RECORDS SUPPLIED:
---------------

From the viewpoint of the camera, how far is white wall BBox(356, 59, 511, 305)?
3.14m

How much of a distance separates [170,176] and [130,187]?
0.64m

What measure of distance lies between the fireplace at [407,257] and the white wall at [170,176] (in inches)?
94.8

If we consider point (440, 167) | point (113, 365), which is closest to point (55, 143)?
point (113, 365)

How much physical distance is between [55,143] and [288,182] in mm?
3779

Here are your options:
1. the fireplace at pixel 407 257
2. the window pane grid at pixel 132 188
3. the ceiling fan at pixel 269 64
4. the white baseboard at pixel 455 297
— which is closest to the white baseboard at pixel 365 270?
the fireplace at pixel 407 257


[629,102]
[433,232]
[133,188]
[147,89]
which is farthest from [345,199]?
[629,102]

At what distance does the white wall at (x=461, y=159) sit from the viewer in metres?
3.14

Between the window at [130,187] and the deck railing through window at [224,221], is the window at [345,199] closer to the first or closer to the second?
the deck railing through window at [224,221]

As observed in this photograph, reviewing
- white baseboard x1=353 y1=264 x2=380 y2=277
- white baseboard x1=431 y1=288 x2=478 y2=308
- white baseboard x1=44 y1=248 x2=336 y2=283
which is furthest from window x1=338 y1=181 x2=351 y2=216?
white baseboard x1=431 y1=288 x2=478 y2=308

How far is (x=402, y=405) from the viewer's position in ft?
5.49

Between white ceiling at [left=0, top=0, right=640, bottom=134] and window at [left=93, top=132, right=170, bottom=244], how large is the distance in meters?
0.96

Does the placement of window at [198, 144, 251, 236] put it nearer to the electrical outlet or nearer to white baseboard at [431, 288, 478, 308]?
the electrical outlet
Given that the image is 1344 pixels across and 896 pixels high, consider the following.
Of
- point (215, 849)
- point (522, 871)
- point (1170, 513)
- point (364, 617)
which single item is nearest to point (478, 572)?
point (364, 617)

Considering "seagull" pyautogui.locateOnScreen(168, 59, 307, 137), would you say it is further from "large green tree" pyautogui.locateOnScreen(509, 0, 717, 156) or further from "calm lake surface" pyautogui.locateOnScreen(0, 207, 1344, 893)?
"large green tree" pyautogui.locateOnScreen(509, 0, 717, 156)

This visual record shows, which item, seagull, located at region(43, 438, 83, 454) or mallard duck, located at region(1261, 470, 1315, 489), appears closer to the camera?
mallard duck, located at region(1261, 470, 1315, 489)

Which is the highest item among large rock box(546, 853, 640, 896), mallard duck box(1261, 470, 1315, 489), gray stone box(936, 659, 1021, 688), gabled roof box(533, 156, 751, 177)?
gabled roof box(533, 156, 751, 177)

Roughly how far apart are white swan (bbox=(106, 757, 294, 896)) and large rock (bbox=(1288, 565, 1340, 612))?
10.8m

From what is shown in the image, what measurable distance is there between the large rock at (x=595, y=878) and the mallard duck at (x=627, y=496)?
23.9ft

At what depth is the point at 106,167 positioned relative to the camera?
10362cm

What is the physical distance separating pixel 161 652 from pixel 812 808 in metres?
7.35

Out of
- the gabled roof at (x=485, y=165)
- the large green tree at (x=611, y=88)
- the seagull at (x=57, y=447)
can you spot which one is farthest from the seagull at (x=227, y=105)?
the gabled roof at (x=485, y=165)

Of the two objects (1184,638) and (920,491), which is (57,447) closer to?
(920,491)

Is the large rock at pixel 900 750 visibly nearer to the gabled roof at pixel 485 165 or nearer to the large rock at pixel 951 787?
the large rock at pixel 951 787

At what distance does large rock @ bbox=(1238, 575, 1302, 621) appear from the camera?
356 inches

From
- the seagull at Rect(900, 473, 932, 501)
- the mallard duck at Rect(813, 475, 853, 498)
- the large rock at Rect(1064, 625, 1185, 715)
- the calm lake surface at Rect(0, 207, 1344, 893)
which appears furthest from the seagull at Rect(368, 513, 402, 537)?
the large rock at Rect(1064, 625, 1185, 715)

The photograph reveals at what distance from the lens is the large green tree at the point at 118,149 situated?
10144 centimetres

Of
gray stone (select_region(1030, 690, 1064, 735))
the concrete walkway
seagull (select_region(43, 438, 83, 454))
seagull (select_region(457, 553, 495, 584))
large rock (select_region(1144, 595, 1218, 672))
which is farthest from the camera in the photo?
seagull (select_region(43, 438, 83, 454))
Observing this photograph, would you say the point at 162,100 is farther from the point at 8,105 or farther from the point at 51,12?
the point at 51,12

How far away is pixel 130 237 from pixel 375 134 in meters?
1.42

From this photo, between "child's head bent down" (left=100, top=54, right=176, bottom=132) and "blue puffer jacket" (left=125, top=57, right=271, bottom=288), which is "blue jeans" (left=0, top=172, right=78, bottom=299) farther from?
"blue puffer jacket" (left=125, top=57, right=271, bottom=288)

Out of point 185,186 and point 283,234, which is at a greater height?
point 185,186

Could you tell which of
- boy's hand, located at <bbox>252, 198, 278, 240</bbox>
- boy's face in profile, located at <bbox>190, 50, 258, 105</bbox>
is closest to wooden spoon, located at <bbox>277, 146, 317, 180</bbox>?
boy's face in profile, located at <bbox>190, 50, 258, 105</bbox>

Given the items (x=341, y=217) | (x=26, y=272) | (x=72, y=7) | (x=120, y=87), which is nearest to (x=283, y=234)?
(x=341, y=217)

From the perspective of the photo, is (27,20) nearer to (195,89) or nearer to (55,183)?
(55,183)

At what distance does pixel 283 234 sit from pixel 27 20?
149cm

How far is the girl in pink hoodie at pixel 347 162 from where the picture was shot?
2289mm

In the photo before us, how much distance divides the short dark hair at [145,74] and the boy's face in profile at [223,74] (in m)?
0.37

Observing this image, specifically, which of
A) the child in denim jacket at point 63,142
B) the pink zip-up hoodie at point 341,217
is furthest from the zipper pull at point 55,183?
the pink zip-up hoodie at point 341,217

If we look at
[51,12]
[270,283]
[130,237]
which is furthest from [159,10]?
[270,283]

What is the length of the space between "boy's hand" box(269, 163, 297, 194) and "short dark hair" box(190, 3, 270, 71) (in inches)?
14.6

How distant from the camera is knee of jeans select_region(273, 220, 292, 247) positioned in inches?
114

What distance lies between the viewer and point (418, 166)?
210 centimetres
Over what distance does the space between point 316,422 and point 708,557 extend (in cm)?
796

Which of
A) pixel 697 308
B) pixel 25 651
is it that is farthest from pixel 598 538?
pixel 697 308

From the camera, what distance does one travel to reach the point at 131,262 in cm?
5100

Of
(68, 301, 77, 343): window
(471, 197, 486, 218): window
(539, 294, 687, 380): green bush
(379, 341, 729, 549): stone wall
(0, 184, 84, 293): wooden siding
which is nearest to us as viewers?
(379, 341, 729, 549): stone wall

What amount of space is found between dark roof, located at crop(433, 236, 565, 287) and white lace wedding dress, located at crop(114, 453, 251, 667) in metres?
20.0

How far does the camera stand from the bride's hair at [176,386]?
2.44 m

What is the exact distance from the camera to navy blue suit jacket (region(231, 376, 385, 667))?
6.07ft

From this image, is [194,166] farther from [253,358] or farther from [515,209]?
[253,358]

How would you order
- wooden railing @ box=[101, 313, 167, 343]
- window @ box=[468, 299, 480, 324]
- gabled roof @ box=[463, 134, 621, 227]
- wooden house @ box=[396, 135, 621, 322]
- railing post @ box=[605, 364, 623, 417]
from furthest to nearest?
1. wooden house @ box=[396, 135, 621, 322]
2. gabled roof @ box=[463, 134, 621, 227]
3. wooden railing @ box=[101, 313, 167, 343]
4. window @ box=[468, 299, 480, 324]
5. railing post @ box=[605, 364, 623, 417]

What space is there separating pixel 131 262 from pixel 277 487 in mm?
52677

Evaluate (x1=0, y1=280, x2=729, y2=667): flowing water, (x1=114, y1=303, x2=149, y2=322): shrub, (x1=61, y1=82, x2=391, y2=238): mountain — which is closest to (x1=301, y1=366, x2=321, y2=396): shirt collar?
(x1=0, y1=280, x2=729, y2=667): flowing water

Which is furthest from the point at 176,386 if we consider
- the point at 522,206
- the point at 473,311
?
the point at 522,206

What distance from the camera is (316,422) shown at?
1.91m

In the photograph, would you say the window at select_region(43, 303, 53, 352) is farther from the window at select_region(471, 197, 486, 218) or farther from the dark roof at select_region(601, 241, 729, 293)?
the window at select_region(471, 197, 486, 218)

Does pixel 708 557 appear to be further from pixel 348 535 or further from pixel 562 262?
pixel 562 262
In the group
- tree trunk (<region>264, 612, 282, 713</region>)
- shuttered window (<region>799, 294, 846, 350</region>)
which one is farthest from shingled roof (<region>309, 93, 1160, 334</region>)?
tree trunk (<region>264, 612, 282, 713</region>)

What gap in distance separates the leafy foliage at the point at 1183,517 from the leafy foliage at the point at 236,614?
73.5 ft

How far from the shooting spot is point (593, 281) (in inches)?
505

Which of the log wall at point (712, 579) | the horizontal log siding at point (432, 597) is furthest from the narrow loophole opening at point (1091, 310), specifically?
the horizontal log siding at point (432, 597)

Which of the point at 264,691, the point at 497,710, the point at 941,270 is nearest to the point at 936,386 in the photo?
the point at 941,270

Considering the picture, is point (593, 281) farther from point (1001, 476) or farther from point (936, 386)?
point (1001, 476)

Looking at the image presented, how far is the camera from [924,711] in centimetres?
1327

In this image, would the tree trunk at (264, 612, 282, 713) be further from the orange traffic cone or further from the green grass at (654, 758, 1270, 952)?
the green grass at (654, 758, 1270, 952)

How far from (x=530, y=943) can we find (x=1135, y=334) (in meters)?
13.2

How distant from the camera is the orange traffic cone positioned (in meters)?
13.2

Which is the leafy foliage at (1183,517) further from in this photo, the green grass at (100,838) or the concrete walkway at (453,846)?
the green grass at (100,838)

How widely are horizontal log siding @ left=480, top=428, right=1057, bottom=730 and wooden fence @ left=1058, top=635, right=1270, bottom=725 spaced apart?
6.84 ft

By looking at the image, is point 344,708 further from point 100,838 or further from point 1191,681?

---------------

TASK OBJECTIVE:
Repeat the lines from the one containing "What distance from the camera" through the end of the listing, exactly and without any other lines; both ends are included.

COMPLETE OUTPUT:
What distance from the camera is (316,422) shown at?
1.91m

In the photograph, would you say the window at select_region(43, 303, 53, 352) is farther from the window at select_region(471, 197, 486, 218) or farther from the dark roof at select_region(601, 241, 729, 293)?
the window at select_region(471, 197, 486, 218)

Does pixel 708 557 appear to be further from pixel 348 535 or further from pixel 562 262?
pixel 562 262
In the group
- tree trunk (<region>264, 612, 282, 713</region>)
- shuttered window (<region>799, 294, 846, 350</region>)
which one is farthest from shingled roof (<region>309, 93, 1160, 334</region>)?
tree trunk (<region>264, 612, 282, 713</region>)

What gap in distance separates the leafy foliage at the point at 1183,517 from the leafy foliage at the point at 236,614?
73.5 ft

How far from the shooting spot is point (593, 281) (in inches)?
505

Which of the log wall at point (712, 579) | the horizontal log siding at point (432, 597) is furthest from the narrow loophole opening at point (1091, 310), specifically?
the horizontal log siding at point (432, 597)

Which of the point at 264,691, the point at 497,710, the point at 941,270 is nearest to the point at 936,386 in the photo?
the point at 941,270

Considering the picture, is point (593, 281) farther from point (1001, 476) or farther from point (936, 386)?
point (1001, 476)

Looking at the image presented, how far is the camera from [924,711] in centimetres?
1327

In this image, would the tree trunk at (264, 612, 282, 713) be further from the orange traffic cone or further from the green grass at (654, 758, 1270, 952)?
the green grass at (654, 758, 1270, 952)

How far from (x=530, y=943) can we find (x=1135, y=334) (in meters)?
13.2

How distant from the camera is the orange traffic cone positioned (in meters)?
13.2

Which is the leafy foliage at (1183,517) further from in this photo, the green grass at (100,838) or the concrete walkway at (453,846)?
the green grass at (100,838)

How widely are horizontal log siding @ left=480, top=428, right=1057, bottom=730 and wooden fence @ left=1058, top=635, right=1270, bottom=725 spaced apart?
6.84 ft

By looking at the image, is point 344,708 further from point 100,838 or further from point 1191,681?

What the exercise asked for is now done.